I divorced my husband two years back and have been receiving weekly child support of $250 for both our kids who are in my custody. We are residents of Arizona. My eldest child is turning 18 and per the law in Arizona, I am aware that child support seizes once the child turns 18 years old. My child has autism and cannot support himself. Is there a legal provision that provides for such instances in Arizona?12/12/2016 | Category: Divorce » Child Support | State: Arizona | #27944
D. The supreme court shall establish guidelines for determining the amount of child support. The amount resulting from the application of these guidelines is the amount of child support ordered unless a written finding is made, based on criteria approved by the supreme court, that application of the guidelines would be inappropriate or unjust in a particular case. The supreme court shall review the guidelines at least once every four years to ensure that their application results in the determination of appropriate child support amounts. The supreme court shall base the guidelines and criteria for deviation from them on all relevant factors, considered together and weighed in conjunction with each other, including:
1. The financial resources and needs of the child.
2. The financial resources and needs of the custodial parent.

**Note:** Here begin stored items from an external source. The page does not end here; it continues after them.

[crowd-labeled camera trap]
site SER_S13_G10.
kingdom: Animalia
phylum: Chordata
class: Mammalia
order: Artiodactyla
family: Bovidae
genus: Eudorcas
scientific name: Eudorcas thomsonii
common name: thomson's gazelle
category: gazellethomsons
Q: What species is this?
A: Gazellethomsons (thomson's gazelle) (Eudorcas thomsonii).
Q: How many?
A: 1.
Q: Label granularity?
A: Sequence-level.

3. The standard of living the child would have enjoyed if the child lived in an intact home with both parents to the extent it is economically feasible considering the resources of each parent and each parent's need to maintain a home and to provide support for the child when the child is with that parent.
4. The physical and emotional condition of the child, and the child's educational needs.
5. The financial resources and needs of the noncustodial parent.
6. The medical support plan for the child. The plan should include the child's medical support needs, the availability of medical insurance or services provided by the Arizona health care cost containment system and whether a cash medical support order is necessary.
7. Excessive or abnormal expenditures, destruction, concealment or fraudulent disposition of community, joint tenancy and other property held in common.
8. The duration of parenting time and related expenses.
Normally, the child support in Arizona seizes when the child attains the age of 18. However, there certain exceptions to this rule where the courts might order child support even after the age of 18. They are provided for in subsection E of A.R.S. § 25-320. It reads:
E. Even if a child is over the age of majority when a petition is filed or at the time of the final decree, the court may order support to continue past the age of majority if all of the following are true:
1. The court has considered the factors prescribed in subsection D of this section.
2. The child has severe mental or physical disabilities as demonstrated by the fact that the child is unable to live independently and be self-supporting.
3. The child's disability began before the child reached the age of majority.
In the case at hand, the child suffers from autism and is “unable to live independently and be self-supporting.” Therefore, the mother may approach the court per subsection E of the A.R.S. § 25-320 to extend the child support beyond the age of 18 years.